Originaire de Tunisie, où il a complété une licence en design produit (2016) et un master de recherche (2021) à l’Institut des beaux-arts de Tunis, il explique avoir choisi de s’établir à Montréal « non seulement pour sa riche culture de la bande dessinée, mais aussi pour être encadré par le duo Philippe Marion et André Gaudreault, dont les compétences complémentaires sont idéales pour soutenir et orienter [sa] recherche ». « L’Université de Montréal est aussi reconnue pour ses réflexions sur l’intermédialité, une base théorique essentielle pour nourrir mes travaux sur la bande dessinée et le glitch. »
Installations vidéo
En 2023, Chedly Boughedir a présenté une installation vidéo, Glitchy Moon, à Tokyo, puis à Tunis et à Toronto. Celle-ci proposait une boucle visuelle entre une bande dessinée de 70 pages et une vidéo de 12 secondes, où chaque image de la vidéo correspondait à une page de l’œuvre littéraire. « La BD devient la vidéo, la vidéo devient la BD, dit-il. Il n’y a pas de début ni de fin. »
Dans Noise, une autre installation multimédia récente, présentée en mars dernier lors d’Amalgame, une exposition éphémère annuelle organisée par l’Association des étudiant·es en histoire de l’art de l’Université de Montréal, le doctorant reprenait ce principe en y ajoutant une dimension interactive : des codes QR permettaient d’accéder à d’autres déclinaisons numériques des éléments exposés. « Ce jeu de pistes amène le public à s’impliquer différemment, à devenir une partie prenante de la lecture. »

Cette volonté de bousculer les conventions se traduit aussi dans sa réflexion sur la bande dessinée autobiographique, une piste qu’il approfondit dans le cadre de son doctorat. « J’ai une dysorthographie, et je trouve intéressant que l’écriture manuscrite avec des fautes d’orthographe puisse devenir une forme de représentation. » Pour lui, l’erreur n’est pas à corriger, mais à explorer : « Mon intérêt pour le glitch vient aussi de là, de cette tension entre ce que le système juge faux et ce que je considère authentique. »
Sa technique, hybride, est à l’image de sa démarche artistique. « Normalement, je dessine à la main sur papier, puis je scanne et je poursuis sur ma tablette, mais j’aime aussi froisser le papier, manipuler la matière… Ensuite, je fais entrer le glitch numérique. »
Repousser les frontières
Son engagement universitaire passe également par le projet DélibérUM, un outil de formation sous forme de jeu vidéo destiné à initier les étudiant·es aux mécanismes des assemblées délibérantes, conçu sous la direction du professeur Dominic Arsenault.
Chedly Boughedir s’illustre aussi au sein du milieu culturel montréalais.

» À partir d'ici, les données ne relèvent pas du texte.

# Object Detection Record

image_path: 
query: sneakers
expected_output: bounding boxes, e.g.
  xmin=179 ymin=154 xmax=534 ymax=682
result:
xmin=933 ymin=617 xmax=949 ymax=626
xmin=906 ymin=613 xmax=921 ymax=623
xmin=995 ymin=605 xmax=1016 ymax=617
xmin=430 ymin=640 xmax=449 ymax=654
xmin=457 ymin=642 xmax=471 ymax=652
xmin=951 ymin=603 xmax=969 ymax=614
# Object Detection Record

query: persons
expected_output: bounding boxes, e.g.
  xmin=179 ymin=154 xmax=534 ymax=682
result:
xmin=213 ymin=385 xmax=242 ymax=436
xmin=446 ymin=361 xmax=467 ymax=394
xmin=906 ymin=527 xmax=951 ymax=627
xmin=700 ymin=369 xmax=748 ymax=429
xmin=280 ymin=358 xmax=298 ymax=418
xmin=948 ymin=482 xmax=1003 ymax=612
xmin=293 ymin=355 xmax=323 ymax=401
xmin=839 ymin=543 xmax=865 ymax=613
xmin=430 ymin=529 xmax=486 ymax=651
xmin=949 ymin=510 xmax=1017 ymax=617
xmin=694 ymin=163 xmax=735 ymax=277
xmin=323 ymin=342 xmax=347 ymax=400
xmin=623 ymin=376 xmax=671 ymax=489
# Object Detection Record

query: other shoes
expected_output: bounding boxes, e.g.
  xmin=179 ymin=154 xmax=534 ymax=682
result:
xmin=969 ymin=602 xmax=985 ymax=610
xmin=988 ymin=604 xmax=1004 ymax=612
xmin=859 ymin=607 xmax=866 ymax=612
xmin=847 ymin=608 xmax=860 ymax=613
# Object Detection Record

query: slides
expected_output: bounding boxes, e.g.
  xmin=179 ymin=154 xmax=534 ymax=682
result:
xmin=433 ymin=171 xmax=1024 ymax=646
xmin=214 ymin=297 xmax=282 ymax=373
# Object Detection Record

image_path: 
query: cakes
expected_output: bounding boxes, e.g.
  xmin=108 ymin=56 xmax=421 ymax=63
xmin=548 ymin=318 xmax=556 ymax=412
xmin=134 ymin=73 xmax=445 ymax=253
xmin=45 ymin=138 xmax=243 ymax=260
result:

En 2024, il a réalisé une résidence au centre d’artistes Dare-Dare, où il a exploré les possibilités du lenticulaire pour représenter le mouvement dans les archives. « Cette technique d’impression me permettait de recréer du glitch, et de relier le papier aux supports numériques. »
En repoussant les frontières entre lecture et participation, support imprimé et flux numérique, norme et déviation, Chedly Boughedir trace ainsi un chemin singulier dans le champ des études en bande dessinée. Sa recherche-création ouvre une voie originale et sensible pour repenser le dessin narratif à l’ère de l’intelligence artificielle.